This project analyzes Amazon product data to understand patterns in pricing, discounts, ratings, and customer reviews. The goal is to identify factors associated with customer satisfaction and product popularity using data visualization techniques in R.
library(tidyverse)
## Warning: package 'tidyverse' was built under R version 4.5.3
## Warning: package 'readr' was built under R version 4.5.3
## ── Attaching core tidyverse packages ──────────────────────── tidyverse 2.0.0 ──
## ✔ dplyr 1.2.0 ✔ readr 2.2.0
## ✔ forcats 1.0.1 ✔ stringr 1.6.0
## ✔ ggplot2 4.0.2 ✔ tibble 3.3.1
## ✔ lubridate 1.9.5 ✔ tidyr 1.3.2
## ✔ purrr 1.2.1
## ── Conflicts ────────────────────────────────────────── tidyverse_conflicts() ──
## ✖ dplyr::filter() masks stats::filter()
## ✖ dplyr::lag() masks stats::lag()
## ℹ Use the conflicted package (<http://conflicted.r-lib.org/>) to force all conflicts to become errors
library(plotly)
## Warning: package 'plotly' was built under R version 4.5.3
##
## Attaching package: 'plotly'
##
## The following object is masked from 'package:ggplot2':
##
## last_plot
##
## The following object is masked from 'package:stats':
##
## filter
##
## The following object is masked from 'package:graphics':
##
## layout
library(scales)
##
## Attaching package: 'scales'
##
## The following object is masked from 'package:purrr':
##
## discard
##
## The following object is masked from 'package:readr':
##
## col_factor
library(viridis)
## Warning: package 'viridis' was built under R version 4.5.3
## Loading required package: viridisLite
##
## Attaching package: 'viridis'
##
## The following object is masked from 'package:scales':
##
## viridis_pal
amazon <- read.csv("amazon.csv")

→ TASK GOAL
Quote the Amazon data analysis text from "This project analyzes" to "techniques in R.", inclusive. Rely only on the Amazon data analysis text for your answers.

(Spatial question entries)
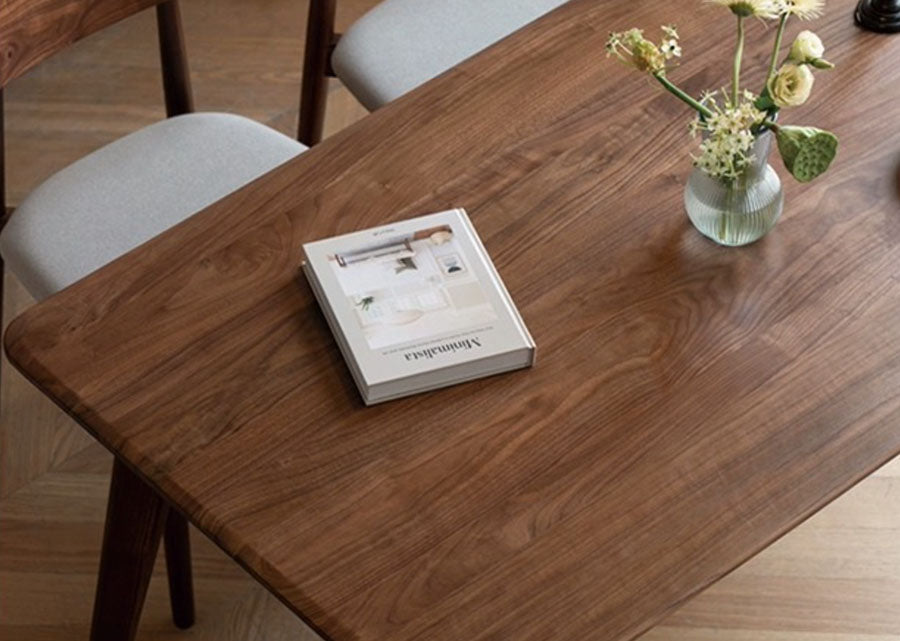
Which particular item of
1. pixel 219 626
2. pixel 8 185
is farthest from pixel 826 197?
pixel 8 185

→ OUTPUT
This project analyzes Amazon product data to understand patterns in pricing, discounts, ratings, and customer reviews. The goal is to identify factors associated with customer satisfaction and product popularity using data visualization techniques in R.